__EXERCISE TEXT__.
::::::::
Posted on 07/08/2003 11:11:14 AM PDT by Tailgunner Joe
Spurred on by the Supreme Court's landmark ruling decriminalizing gay sexual conduct, both sides in the debate over gay rights are vowing an intense state-by-state fight over deeply polarizing questions, foremost among them whether gays should be allowed to marry.
Even with most legislatures out of session until early next year, lively debates are already taking shape across the country, from Hawaii to Connecticut, Oregon to Alabama to Massachusetts. Potentially fierce battles over marriage and other rights loom in dozens of statehouses and state courts, as social conservatives including the Senate majority leader, Bill Frist of Tennessee try to breathe new life into a proposed constitutional amendment that would effectively ban gay marriage.
In dozens of interviews this week, activists, pundits on both sides and legal scholars from across the political spectrum said that with the Supreme Court's June 26 ruling in Lawrence v. Texas, the country was at a revolutionary moment akin to the aftermath of the decisions in Brown v. the Board of Education, which banned school segregation, and Roe v. Wade, which legalized abortion.
::::::::
__INPUT DATA__.
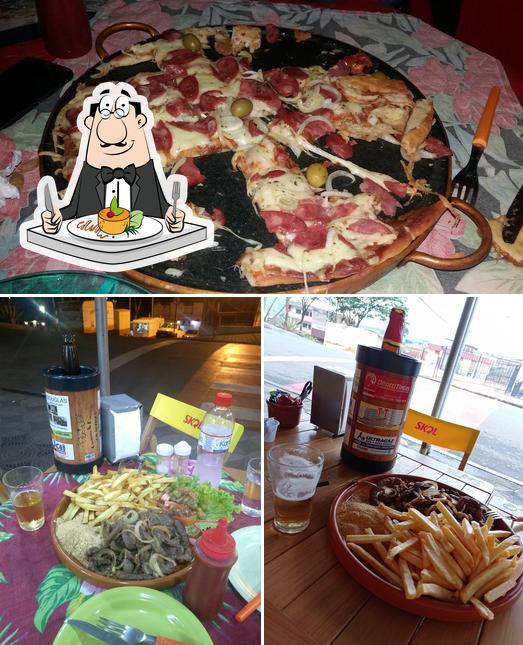 Pizza Na Pedra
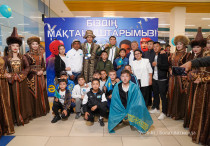 ©Сборная Казахстана по ушу. Фото Vesti.kz/Болат Айтмолда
::::::::
__PROBLEM DETAILS__. Repeat, word for word, everything in the news article above from "Posted on 07/08/2003" down to "allowed to marry.".

__ANSWER FOR THE TASK__.
Posted on 07/08/2003 11:11:14 AM PDT by Tailgunner Joe
Spurred on by the Supreme Court's landmark ruling decriminalizing gay sexual conduct, both sides in the debate over gay rights are vowing an intense state-by-state fight over deeply polarizing questions, foremost among them whether gays should be allowed to marry.